7.0-rc1 (revision v7.0-rc1)
Application Sampling

This document describes how to use the sampling options within Score-P.

Introduction

Score-P supports sampling that can be used concurrently to instrumentation to generate profiles and traces. In the following, we will describe how sampling differs from instrumentation. Reading this text will help you to interpret resulting performance data. However, if you are aware of how sampling works, you can skip the preface.

In our context, we understand sampling as a technique to capture the behavior and performance of programs. We interrupt the running programs at a specified interval (the sampling period) and capture the current state of the program (i.e., the current stack) and performance metrics (e.g., PAPI). The obtained data is than further stored as a trace or a profile and can be used to analyze the behavior of the sampled program.

Before version 2.0 of Score-P, only instrumentation-based performance analysis had been possible. Such an instrumentation relies on callbacks to the measurement environment (instrumentation points), e.g., a function enter or exit. The resulting trace or profile presented the exact runtimes of the functions, augmented with performance data and communication information. However, instrumentation introduces a constant overhead for each of the instrumentation points. For small instrumented functions, this constant overhead can be overwhelming.

Sampling provides the opportunity to prevent this overwhelming overhead, and even more, the overhead introduced by sampling is controllable by setting the sampling rate. However, the resulting performance data is more "fuzzy". Not every function call is captured and thus the resulting data should be analyzed carefully. Based on the duration of a function and the sampling period, a function call might or might not be included in the gathered performance data. However, statistically, the profile information is correct. Additionally, the sampling rate allows to regulate the trade-off between overhead and correctness, which is not possible for instrumentation.

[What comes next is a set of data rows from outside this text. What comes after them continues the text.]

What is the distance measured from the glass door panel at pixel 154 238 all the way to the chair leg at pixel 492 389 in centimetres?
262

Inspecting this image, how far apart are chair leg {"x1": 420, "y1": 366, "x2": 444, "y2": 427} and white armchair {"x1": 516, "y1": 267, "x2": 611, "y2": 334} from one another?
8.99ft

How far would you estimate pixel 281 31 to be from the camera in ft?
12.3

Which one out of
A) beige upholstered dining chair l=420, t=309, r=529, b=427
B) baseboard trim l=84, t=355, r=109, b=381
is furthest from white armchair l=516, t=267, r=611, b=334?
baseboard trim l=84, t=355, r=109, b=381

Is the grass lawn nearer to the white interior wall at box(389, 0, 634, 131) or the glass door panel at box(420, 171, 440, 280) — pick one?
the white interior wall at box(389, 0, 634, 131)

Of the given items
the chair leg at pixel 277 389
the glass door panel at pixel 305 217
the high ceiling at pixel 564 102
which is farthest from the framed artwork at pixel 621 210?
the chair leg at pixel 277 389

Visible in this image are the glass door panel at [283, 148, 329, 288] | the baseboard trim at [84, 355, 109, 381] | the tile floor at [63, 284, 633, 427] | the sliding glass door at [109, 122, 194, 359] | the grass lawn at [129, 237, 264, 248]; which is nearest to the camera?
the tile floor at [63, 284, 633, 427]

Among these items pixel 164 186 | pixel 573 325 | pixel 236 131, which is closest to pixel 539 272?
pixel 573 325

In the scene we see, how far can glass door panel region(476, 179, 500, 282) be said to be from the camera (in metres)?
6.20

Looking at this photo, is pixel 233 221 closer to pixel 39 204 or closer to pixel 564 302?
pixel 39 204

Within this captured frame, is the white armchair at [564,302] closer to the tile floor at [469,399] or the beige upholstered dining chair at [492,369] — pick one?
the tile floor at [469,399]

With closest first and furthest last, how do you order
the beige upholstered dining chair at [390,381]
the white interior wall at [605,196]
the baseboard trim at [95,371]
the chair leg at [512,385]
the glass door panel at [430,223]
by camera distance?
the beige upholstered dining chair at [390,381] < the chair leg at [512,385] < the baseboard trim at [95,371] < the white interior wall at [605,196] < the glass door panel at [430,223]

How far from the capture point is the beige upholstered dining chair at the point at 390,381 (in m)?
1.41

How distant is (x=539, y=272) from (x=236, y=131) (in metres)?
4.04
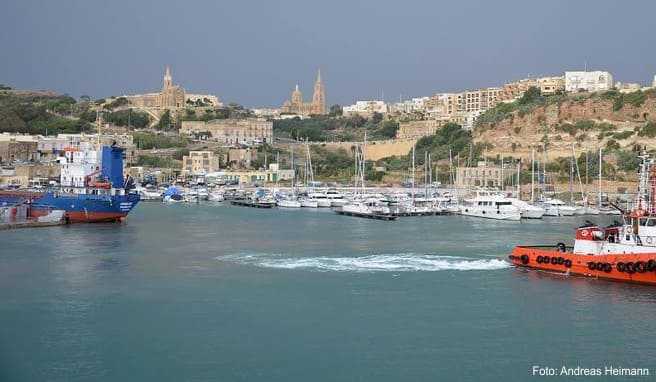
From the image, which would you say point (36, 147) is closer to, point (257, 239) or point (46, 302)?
point (257, 239)

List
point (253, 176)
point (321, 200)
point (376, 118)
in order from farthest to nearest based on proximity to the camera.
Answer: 1. point (376, 118)
2. point (253, 176)
3. point (321, 200)

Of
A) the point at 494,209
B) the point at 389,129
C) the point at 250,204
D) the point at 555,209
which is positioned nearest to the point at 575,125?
the point at 555,209

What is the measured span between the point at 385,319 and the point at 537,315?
3.61 metres

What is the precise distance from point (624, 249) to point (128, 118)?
94827mm

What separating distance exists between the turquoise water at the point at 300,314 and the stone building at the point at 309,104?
113776 millimetres

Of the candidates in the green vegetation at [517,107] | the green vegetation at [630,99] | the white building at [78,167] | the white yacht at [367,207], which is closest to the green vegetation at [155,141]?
the green vegetation at [517,107]

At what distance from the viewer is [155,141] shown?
98625 millimetres

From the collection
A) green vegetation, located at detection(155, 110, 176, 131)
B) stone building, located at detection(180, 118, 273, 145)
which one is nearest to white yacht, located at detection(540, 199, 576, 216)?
stone building, located at detection(180, 118, 273, 145)

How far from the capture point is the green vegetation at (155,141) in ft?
316

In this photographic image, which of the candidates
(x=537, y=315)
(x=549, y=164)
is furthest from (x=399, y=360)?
(x=549, y=164)

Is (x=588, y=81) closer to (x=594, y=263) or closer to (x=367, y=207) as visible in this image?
A: (x=367, y=207)

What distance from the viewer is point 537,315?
66.9 ft

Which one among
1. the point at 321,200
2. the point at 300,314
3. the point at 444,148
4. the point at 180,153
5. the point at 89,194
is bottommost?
the point at 300,314

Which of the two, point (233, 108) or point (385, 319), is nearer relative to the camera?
point (385, 319)
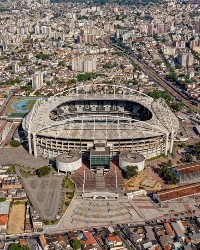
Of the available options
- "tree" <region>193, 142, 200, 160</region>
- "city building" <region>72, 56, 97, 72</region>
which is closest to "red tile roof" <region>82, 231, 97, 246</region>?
"tree" <region>193, 142, 200, 160</region>

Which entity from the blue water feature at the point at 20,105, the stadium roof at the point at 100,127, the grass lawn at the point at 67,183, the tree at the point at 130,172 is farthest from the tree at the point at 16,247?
the blue water feature at the point at 20,105

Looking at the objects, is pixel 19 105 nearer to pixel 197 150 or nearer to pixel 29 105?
Result: pixel 29 105

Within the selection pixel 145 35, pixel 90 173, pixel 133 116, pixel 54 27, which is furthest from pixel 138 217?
pixel 54 27

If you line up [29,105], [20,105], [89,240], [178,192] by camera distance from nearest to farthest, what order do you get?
[89,240] < [178,192] < [29,105] < [20,105]

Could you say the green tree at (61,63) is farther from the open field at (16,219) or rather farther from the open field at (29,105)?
the open field at (16,219)

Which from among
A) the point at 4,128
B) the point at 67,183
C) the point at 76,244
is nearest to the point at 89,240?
the point at 76,244

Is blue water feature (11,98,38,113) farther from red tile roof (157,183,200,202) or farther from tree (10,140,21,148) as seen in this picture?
red tile roof (157,183,200,202)
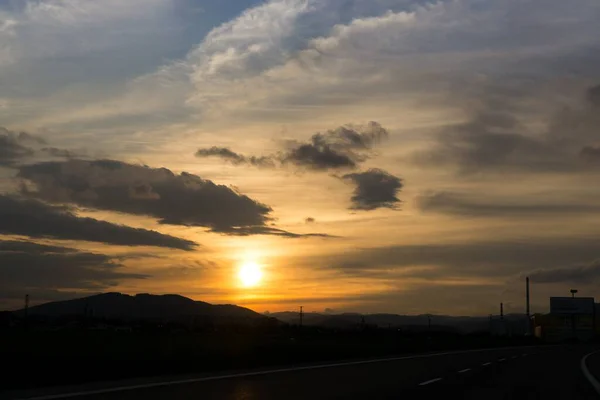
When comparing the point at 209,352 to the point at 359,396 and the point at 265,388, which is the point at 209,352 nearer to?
the point at 265,388

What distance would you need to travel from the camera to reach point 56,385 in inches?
732

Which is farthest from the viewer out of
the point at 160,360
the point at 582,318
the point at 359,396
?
the point at 582,318

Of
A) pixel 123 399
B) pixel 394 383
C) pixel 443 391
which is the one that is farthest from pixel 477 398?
pixel 123 399

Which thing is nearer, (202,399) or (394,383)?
(202,399)

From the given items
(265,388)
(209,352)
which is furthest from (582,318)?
(265,388)

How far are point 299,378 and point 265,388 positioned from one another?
3832 mm

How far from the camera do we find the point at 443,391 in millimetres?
20047

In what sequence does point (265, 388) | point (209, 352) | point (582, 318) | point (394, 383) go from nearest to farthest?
point (265, 388) < point (394, 383) < point (209, 352) < point (582, 318)

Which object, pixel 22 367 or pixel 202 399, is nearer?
pixel 202 399

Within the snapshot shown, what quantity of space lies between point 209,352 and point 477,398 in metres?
14.5

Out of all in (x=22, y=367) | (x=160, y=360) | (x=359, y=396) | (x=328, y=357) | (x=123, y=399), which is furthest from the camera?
(x=328, y=357)

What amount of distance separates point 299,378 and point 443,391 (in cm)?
443

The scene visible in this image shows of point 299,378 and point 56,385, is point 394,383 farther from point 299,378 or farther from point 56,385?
point 56,385

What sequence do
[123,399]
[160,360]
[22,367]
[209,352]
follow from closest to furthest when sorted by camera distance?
1. [123,399]
2. [22,367]
3. [160,360]
4. [209,352]
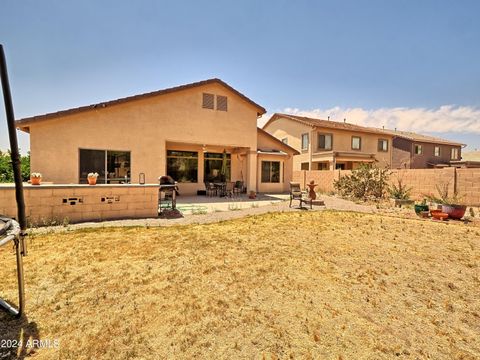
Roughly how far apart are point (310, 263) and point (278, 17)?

In Score-P we support both instrumentation and sampling. This allows you for example to get a statistical overview of your program as well as analyzing the communication behavior. If a sample hits a function that is known to the measurement environment via instrumentation (e.g., by OPARI2), the sample will show the same function in the trace and the profile.

Prerequisites

This version of Score-P provides support for sampling. To enable sampling, several prerequisites have to be met.

Configure Options

libunwind

If libunwind is not installed in a standard directory, you can provide the following flags in the configure step:

--with-libunwind=(yes|no|<Path to libunwind installation>)
If you want to build scorep with libunwind but do
not have a libunwind in a standard location, you
need to explicitly specify the directory where it is
installed. On non-cross-compile systems we search
the system include and lib paths per default [yes];
on cross-compile systems, however, you have to
specify a path [no]. --with-libunwind is a shorthand
for --with-libunwind-include=<Path/include> and
--with-libunwind-lib=<Path/lib>. If these shorthand
assumptions are not correct, you can use the
explicit include and lib options directly.
--with-libunwind-include=<Path to libunwind headers>
--with-libunwind-lib=<Path to libunwind libraries>

Sampling Related Score-P Measurement Configuration Variables

The following lists the Score-P measurement configuration variables which are related to sampling. Please refer to the individual variables for a more detailed description.

Use Cases

Enable unwinding in instrumented programs

Additionally to the instrumentation, you now see where the instrumented region has been called. A pure MPI instrumentation for example does not tell you which functions have been issuing communications. With unwinding enabled, this is revealed and stored in the trace or profile.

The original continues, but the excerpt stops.